ECLI:NL:GHARL:2018:1457

Gerechtshof Arnhem-Leeuwarden

Datum uitspraak
8 februari 2018
Publicatiedatum
14 februari 2018
Zaaknummer
200.221.300/01
Instantie
Gerechtshof Arnhem-Leeuwarden
Type
Uitspraak
Rechtsgebied
Civiel recht; Personen- en familierecht
Procedures
  • Hoger beroep
Vindplaatsen
  • Rechtspraak.nl
AI samenvatting door LexboostAutomatisch gegenereerd

Beëindiging van het gezag over minderjarigen in het kader van de beoordeling van de opvoedingscapaciteiten van ouders

In deze zaak heeft het Gerechtshof Arnhem-Leeuwarden op 8 februari 2018 uitspraak gedaan in hoger beroep over de beëindiging van het gezag van de vader over zijn dochter [de minderjarige1]. De vader en de moeder hebben een relatie gehad en zijn gezamenlijk belast met het ouderlijk gezag over [de minderjarige1], die in juni 2011 onder toezicht is gesteld.
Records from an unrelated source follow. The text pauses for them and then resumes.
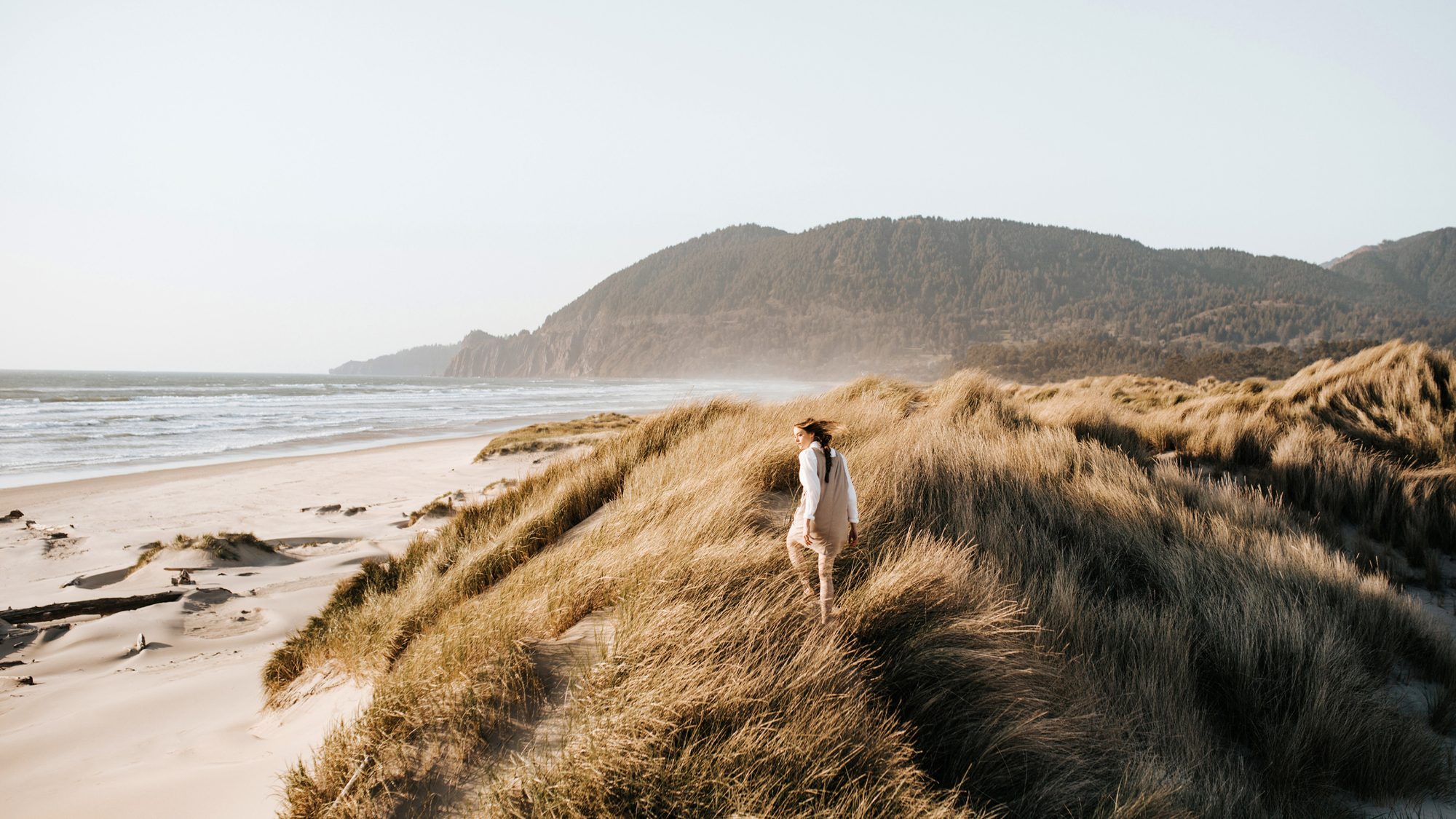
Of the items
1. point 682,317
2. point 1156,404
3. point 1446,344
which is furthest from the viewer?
point 682,317


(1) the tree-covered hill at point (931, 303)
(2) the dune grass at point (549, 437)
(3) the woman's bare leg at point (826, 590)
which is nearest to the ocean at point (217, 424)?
(2) the dune grass at point (549, 437)

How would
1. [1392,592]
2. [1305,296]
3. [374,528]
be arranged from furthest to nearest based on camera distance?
1. [1305,296]
2. [374,528]
3. [1392,592]

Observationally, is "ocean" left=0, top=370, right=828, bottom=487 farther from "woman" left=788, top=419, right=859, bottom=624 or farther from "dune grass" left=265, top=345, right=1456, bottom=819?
"woman" left=788, top=419, right=859, bottom=624

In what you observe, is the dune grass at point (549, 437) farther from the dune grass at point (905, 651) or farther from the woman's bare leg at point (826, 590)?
the woman's bare leg at point (826, 590)

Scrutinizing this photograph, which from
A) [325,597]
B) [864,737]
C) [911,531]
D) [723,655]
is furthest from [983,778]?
[325,597]

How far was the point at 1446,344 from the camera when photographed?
172 ft

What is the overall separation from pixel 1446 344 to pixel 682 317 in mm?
120041

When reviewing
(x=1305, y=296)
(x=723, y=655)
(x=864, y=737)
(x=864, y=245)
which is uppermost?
(x=864, y=245)

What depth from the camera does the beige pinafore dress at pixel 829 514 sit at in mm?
3387

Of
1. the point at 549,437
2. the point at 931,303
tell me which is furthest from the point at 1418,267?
the point at 549,437

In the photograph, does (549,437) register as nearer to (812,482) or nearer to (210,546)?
(210,546)

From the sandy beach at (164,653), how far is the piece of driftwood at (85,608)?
15 centimetres

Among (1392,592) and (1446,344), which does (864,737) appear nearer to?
(1392,592)

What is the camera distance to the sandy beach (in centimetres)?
312
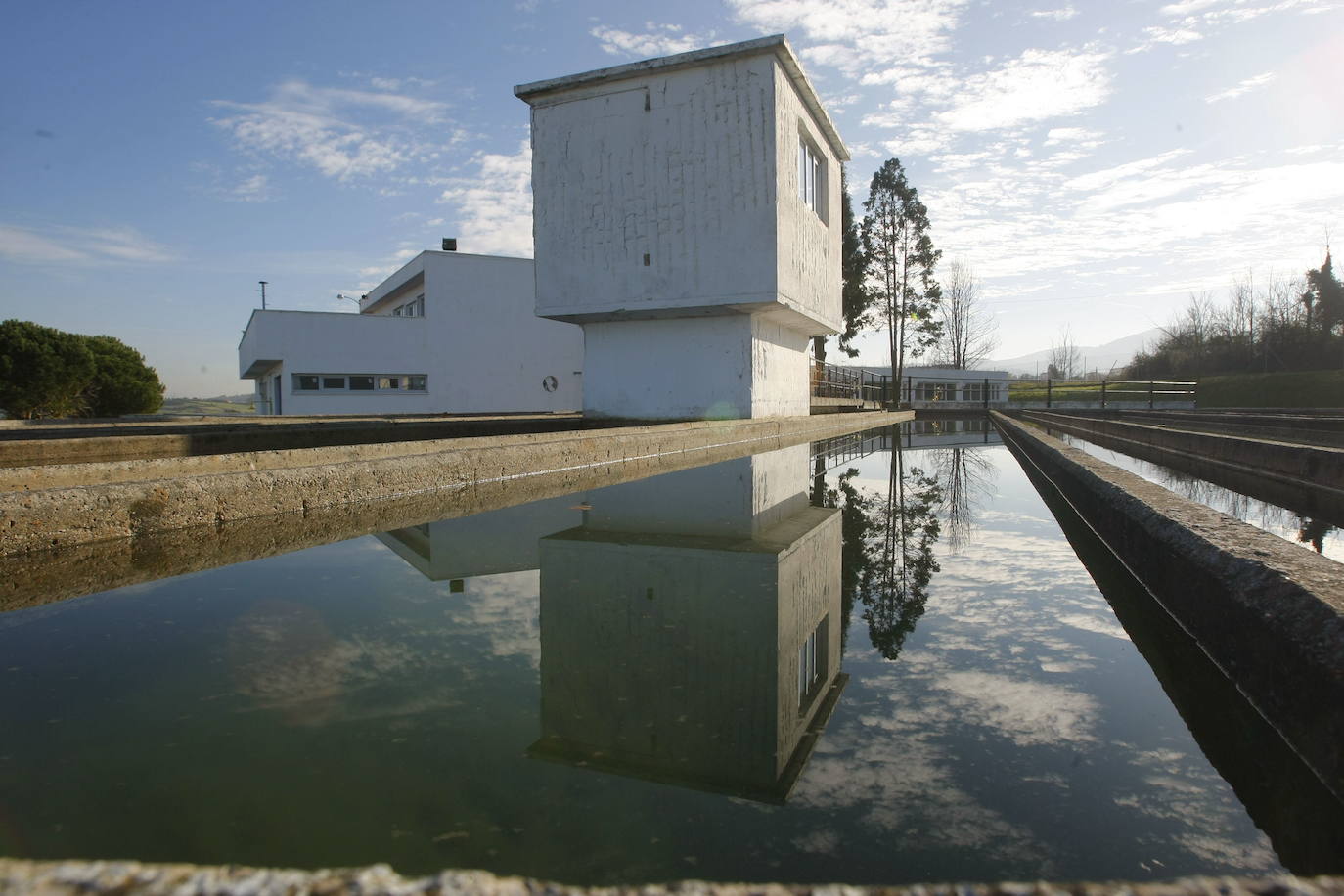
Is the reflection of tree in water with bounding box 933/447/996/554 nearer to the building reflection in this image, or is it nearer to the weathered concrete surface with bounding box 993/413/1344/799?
the weathered concrete surface with bounding box 993/413/1344/799

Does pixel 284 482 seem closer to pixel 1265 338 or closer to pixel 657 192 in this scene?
pixel 657 192

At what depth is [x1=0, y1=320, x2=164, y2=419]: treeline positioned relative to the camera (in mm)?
20281

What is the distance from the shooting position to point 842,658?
199cm

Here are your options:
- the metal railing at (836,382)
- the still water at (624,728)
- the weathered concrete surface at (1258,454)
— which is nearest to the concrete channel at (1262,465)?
the weathered concrete surface at (1258,454)

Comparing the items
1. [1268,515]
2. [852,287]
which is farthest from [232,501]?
[852,287]

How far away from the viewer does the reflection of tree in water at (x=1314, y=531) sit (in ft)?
11.1

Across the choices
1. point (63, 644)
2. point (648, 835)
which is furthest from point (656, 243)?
point (648, 835)

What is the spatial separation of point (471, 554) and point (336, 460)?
2129 millimetres

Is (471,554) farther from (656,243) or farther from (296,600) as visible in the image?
(656,243)

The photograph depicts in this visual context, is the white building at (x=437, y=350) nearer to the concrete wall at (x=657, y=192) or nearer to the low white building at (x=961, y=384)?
the concrete wall at (x=657, y=192)

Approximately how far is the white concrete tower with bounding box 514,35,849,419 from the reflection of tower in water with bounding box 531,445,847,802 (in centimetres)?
999

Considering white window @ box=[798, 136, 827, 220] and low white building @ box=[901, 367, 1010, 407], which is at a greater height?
white window @ box=[798, 136, 827, 220]

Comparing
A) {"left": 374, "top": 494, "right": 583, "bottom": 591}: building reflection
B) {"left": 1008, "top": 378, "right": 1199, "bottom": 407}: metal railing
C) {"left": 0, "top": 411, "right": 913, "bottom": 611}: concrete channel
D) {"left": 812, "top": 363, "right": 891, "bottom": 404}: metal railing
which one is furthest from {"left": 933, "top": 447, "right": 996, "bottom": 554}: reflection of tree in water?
{"left": 1008, "top": 378, "right": 1199, "bottom": 407}: metal railing

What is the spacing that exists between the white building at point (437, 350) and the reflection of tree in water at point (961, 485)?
18908 millimetres
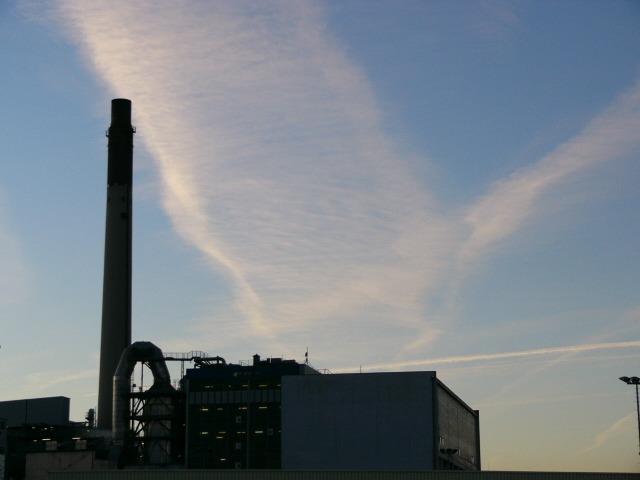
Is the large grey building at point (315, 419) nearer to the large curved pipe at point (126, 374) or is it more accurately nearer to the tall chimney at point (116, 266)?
the large curved pipe at point (126, 374)

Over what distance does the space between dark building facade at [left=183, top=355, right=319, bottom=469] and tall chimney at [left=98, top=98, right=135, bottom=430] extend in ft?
40.7

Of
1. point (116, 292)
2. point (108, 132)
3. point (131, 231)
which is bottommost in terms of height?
point (116, 292)

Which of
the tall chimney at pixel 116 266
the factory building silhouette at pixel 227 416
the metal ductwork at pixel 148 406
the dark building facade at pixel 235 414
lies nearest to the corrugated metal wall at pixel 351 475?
the factory building silhouette at pixel 227 416

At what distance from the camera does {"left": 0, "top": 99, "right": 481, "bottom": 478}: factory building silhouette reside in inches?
5556

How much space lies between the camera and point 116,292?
15900cm

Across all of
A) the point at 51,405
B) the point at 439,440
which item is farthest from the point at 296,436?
the point at 51,405

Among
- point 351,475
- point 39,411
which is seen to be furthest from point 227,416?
point 351,475

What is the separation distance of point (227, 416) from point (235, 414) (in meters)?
1.20

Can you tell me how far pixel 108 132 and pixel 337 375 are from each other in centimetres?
5509

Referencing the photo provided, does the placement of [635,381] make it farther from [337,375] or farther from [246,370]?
[246,370]

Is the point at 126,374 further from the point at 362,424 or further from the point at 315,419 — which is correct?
the point at 362,424

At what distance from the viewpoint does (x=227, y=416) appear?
15075 cm

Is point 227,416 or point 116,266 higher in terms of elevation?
point 116,266

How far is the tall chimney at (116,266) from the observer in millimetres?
157125
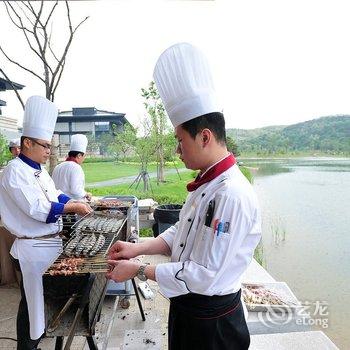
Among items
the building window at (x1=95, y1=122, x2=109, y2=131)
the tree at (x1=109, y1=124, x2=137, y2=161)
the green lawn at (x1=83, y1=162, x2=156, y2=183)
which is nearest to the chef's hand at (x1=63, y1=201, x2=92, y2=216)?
the tree at (x1=109, y1=124, x2=137, y2=161)

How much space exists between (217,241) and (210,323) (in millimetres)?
481

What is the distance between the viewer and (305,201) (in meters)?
13.2

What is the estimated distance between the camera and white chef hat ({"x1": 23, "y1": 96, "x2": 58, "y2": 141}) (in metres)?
2.61

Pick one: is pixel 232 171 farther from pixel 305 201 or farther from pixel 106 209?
pixel 305 201

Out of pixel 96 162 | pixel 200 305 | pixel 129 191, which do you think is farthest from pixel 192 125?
pixel 96 162

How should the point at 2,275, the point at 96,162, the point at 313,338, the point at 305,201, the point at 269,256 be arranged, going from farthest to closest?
1. the point at 305,201
2. the point at 96,162
3. the point at 269,256
4. the point at 2,275
5. the point at 313,338

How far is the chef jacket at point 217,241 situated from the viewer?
1164 mm

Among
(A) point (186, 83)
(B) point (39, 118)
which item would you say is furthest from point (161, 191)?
(A) point (186, 83)

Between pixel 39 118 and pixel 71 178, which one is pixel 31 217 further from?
pixel 71 178

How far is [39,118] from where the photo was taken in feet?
8.69

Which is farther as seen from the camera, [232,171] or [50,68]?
[50,68]

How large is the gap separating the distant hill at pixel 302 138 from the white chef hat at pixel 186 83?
6755 millimetres

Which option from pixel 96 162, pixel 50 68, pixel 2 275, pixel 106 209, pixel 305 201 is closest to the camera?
pixel 106 209

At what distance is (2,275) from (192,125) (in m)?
4.15
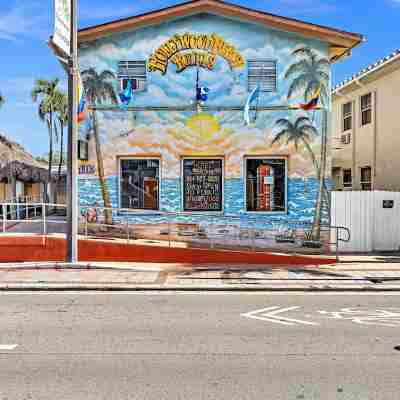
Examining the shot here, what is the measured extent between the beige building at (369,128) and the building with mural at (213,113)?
Result: 386 cm

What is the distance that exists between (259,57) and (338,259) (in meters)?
6.55

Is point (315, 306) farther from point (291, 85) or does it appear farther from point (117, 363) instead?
point (291, 85)

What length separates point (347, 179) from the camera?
23766mm

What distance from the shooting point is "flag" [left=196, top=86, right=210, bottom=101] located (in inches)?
634

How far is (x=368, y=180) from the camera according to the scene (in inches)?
853

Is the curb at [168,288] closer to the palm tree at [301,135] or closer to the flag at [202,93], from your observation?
the palm tree at [301,135]

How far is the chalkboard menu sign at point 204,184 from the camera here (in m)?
16.4

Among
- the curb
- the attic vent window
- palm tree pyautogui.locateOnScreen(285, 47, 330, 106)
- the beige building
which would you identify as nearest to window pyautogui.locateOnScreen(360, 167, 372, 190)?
the beige building

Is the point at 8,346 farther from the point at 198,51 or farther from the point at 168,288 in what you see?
the point at 198,51

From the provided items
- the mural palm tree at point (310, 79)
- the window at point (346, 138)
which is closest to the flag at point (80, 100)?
the mural palm tree at point (310, 79)

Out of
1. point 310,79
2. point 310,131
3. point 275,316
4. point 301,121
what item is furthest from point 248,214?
point 275,316

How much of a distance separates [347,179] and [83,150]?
41.8ft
De Raad voor de Kinderbescherming heeft in 2016 verzocht om het gezag van de ouders te beëindigen, wat door de rechtbank is toegewezen. De vader heeft in hoger beroep verzocht deze beslissing te vernietigen, maar het hof heeft geoordeeld dat de aanvaardbare termijn voor terugplaatsing van [de minderjarige1] bij de vader is verstreken. Het hof heeft daarbij de ontwikkeling van het kind en de noodzaak van continuïteit in de opvoedingssituatie zwaar laten wegen. De vader heeft in het verleden niet altijd zijn verantwoordelijkheden kunnen dragen, wat heeft geleid tot zorgen over de opvoedcapaciteiten. De Raad en de GI hebben bevestigd dat de vader niet in staat is om de zorg voor [de minderjarige1] op zich te nemen. Het hof heeft de bestreden beschikking van de rechtbank bekrachtigd, waarbij het belang van het kind voorop staat. De vader blijft echter recht houden op informatie over de ontwikkeling van zijn dochter en kan contact met haar hebben, voor zover haar belang dit toelaat.

Uitspraak

GERECHTSHOF ARNHEM-LEEUWARDEN

locatie Leeuwarden
afdeling civiel recht
zaaknummer gerechtshof 200.221.300/01
(zaaknummer rechtbank C/08/184375 / FA RK 16-736)
beschikking van 8 februari 2018
inzake
[verzoeker],
wonende te [A] ,
verzoeker,
verder te noemen: de vader,
advocaat: mr. L. van Straten te Hengelo,
en
de raad voor de kinderbeschermingregio Overijssel,
kantoorhoudend te Almelo,
verweerder,
verder te noemen: de raad,
en
[de pleegouders],
wonende op een geheim adres,
verder te noemen: de pleegouders,
advocaat mr. G.R. Dorhout-Tielken te Soest.
Als overige belanghebbenden zijn aangemerkt:
de gecertificeerde instelling
stichting Jeugdbescherming Overijsselregiokantoor Almelo,
verder te noemen: de GI,
en
[de moeder],
wonende op een geheim adres,
verder te noemen: de moeder,
advocaat: mr. B.J. de Groot te Haarlem.

1.Het geding in eerste aanleg

Het hof verwijst voor het verloop van het geding in eerste aanleg naar de beschikkingen van de meervoudige kamer van de rechtbank Overijssel, zittingsplaats Zwolle (Team Familierecht en Jeugdrecht), van 20 juli 2016 en 1 mei 2017 (hierna: de bestreden beschikking), uitgesproken onder voormeld zaaknummer.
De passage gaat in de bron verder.